Los resultados hasta el momento son muy interesantes, ya que Veenstra describe el bullying no sólo como una relación entre abusón y víctima, sino como un asunto estratégico con muchas implicaciones sociales, y donde el resto de la clase elige si ayuda al abusón, defiende a la víctima o permanece al margen.

Spiderman no existe

De esta noticia de principios de 2016 ya nos hicimos eco en Prodigios. Lo que estos investigadores de Cambridge quisieron poner a prueba es que, mirando el ejemplo del gecko, cuanto más grande fuera una persona más almohadillas pegajosas necesitaría para poder mantenerse pegado en una pared.

En resumen, que el gecko es el animal más grande que puede pegarse y caminar por una pared vertical, porque un hombre necesitaría que el 40% de su cuerpo estuviese formado por almohadillas adhesivas. ¿Pero para qué sirve todo esto?

Spiderman sería, sencillamente, demasiado grande para trepar.

Spiderman sería, sencillamente, demasiado grande para trepar.

Según el zoólogo David Labonte, "nuestro estudio enfatiza la importancia de la escala para la adhesión animal, y también es esencial para mejorar el rendimiento de los adhesivos en áreas mucho mayores". Es decir, que lo que aprendamos de los geckos nos servirá para desarrollar mejores pegamentos, que puedan ser poderosos pero, al mismo tiempo, controlables.

A los presos no les gusta estar en la cárcel

La policía hizo una encuesta de satisfacción entre más de 1.000 prisioneros ingleses que cumplían condena en Barnstaple, Torquay y Exeter. Fueron 41 preguntas sobre la limpieza de las instalaciones, la comida o qué tal les trataban. ¿Y saben qué? No estaban cómodos del todo.

Probablemente, muchos de nuestros lectores estarán sorprendidos y enojados por la actitud de los reos, así que no les ahorraremos detalle y trataremos de encontrar deleite en su cabreo. Estos presos, condenados por delitos tales como el robo, la extorsión o el asesinato, exigían en la encuesta comida más sabrosa, un mejor servicio de bebidas, más variedad en los periódicos que los responsables penitenciarios les ofrecían y algún que otro descanso para poder salir al patio a fumar.
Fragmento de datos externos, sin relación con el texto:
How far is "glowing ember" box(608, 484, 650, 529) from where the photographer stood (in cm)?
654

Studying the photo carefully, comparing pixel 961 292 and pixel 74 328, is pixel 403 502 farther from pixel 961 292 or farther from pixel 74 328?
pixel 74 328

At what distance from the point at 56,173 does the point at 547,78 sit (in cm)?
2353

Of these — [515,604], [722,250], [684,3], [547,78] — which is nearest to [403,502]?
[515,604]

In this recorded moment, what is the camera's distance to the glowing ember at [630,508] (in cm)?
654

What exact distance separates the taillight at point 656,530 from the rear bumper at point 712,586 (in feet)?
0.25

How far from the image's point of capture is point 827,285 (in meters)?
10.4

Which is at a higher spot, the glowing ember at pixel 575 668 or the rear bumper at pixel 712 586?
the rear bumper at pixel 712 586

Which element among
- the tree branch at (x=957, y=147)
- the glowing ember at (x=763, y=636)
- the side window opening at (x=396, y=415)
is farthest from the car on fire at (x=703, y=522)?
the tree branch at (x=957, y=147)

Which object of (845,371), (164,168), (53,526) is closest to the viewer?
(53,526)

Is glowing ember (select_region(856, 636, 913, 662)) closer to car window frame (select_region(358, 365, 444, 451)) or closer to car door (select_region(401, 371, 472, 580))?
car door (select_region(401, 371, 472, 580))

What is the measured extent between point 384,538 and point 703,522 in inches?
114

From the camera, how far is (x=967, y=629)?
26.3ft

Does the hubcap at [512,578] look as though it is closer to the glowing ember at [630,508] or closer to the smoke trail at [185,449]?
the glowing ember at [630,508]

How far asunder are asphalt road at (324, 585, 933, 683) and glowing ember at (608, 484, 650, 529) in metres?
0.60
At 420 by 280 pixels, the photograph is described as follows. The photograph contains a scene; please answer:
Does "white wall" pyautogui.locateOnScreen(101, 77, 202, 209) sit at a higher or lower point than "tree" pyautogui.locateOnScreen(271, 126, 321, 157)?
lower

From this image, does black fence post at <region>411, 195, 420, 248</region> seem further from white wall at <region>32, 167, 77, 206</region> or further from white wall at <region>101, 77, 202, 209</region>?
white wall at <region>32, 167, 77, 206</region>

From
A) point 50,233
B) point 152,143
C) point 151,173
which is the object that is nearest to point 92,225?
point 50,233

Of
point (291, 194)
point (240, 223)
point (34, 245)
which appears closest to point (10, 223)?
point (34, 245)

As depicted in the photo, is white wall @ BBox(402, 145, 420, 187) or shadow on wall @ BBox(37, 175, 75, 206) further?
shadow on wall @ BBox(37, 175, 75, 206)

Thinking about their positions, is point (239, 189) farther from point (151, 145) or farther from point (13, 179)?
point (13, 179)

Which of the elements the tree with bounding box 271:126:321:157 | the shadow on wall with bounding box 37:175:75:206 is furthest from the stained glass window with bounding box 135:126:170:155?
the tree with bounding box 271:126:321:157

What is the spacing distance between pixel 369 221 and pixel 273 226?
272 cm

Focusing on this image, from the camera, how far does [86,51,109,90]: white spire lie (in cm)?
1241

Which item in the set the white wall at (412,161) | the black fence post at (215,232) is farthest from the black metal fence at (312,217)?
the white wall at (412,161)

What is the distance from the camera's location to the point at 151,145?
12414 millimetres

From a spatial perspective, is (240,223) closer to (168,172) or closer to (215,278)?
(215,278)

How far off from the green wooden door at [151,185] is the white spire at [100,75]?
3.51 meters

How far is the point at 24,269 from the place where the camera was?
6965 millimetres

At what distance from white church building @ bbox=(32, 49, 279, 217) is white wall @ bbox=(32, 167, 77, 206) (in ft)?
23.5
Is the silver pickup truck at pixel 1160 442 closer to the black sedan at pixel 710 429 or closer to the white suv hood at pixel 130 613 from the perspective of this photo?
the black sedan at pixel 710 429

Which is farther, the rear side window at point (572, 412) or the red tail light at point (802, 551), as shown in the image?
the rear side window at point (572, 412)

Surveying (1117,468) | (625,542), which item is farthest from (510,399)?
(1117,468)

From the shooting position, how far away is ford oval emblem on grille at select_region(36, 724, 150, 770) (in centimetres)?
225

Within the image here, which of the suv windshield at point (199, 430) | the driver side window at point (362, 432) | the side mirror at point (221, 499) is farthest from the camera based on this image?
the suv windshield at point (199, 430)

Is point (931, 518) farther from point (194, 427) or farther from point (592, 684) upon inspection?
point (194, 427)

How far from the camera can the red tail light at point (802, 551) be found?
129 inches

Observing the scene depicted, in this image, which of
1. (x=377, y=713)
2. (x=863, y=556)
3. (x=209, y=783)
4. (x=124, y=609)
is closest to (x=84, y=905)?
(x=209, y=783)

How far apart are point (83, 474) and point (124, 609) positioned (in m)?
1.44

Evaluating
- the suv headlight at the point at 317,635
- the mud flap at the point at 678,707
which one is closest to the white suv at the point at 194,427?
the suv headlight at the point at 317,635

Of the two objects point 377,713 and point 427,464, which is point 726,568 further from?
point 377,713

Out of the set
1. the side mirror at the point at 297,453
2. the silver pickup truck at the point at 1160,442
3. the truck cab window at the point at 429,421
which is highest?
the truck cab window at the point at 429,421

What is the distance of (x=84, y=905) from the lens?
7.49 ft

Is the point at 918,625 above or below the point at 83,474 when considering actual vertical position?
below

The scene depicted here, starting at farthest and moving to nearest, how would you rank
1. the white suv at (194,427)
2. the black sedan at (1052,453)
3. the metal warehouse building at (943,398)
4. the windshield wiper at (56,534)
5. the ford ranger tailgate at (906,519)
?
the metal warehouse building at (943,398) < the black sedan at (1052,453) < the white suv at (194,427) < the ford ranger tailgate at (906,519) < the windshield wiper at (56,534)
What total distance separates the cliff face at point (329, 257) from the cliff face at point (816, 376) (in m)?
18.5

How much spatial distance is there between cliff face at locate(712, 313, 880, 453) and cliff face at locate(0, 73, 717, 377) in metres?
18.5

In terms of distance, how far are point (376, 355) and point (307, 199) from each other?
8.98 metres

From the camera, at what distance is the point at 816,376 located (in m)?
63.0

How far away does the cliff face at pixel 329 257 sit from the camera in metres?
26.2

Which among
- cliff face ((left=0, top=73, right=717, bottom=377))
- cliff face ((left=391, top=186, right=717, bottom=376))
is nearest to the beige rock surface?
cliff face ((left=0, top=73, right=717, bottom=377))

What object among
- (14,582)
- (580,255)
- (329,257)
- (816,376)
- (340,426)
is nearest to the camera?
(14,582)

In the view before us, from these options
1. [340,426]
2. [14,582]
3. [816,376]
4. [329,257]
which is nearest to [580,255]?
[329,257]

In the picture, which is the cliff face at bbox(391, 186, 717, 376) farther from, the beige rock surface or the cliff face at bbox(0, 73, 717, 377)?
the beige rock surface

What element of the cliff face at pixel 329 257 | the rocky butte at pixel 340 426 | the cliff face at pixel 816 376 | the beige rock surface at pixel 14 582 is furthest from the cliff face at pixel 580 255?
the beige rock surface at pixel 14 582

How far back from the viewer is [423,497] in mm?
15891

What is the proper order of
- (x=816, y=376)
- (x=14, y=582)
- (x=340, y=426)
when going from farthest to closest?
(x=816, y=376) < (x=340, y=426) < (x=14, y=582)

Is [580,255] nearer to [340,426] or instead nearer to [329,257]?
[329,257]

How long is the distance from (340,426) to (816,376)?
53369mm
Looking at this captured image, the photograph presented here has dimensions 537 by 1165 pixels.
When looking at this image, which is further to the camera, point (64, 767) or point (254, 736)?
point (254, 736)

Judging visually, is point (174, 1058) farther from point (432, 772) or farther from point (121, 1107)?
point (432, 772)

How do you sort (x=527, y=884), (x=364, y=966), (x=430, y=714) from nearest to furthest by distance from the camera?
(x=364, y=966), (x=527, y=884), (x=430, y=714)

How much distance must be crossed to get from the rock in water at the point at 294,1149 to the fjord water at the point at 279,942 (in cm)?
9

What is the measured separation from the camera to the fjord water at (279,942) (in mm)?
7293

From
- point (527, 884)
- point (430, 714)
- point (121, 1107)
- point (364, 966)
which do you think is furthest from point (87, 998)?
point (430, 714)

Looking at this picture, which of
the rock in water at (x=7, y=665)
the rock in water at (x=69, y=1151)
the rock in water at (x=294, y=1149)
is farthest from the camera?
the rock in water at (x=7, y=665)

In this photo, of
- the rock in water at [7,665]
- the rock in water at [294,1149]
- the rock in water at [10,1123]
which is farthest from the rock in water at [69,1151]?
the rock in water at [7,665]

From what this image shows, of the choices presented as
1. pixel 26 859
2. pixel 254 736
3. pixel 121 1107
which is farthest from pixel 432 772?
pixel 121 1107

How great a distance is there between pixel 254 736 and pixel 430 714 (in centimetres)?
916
Entre las quejas más comunes están que en las celdas la calefacción está demasiado alta o entra demasiada luz a través de la ventana. Hay que señalar que éste no es un estudio al uso, ya que toda esta información es, a priori, confidencial, pero parte de ella fue liberada cuando la Asociación de la Prensa británica interpuso una petición de acceso a la información pública.

De los 60 comentarios que se obtuvieron, puede que el más inquietante venga de una joven reclusa veinteañera, que al más puro estilo Tripadvisor, destacó que le tocó un sargento con una voz "muy sexy", y añadía: "volveré".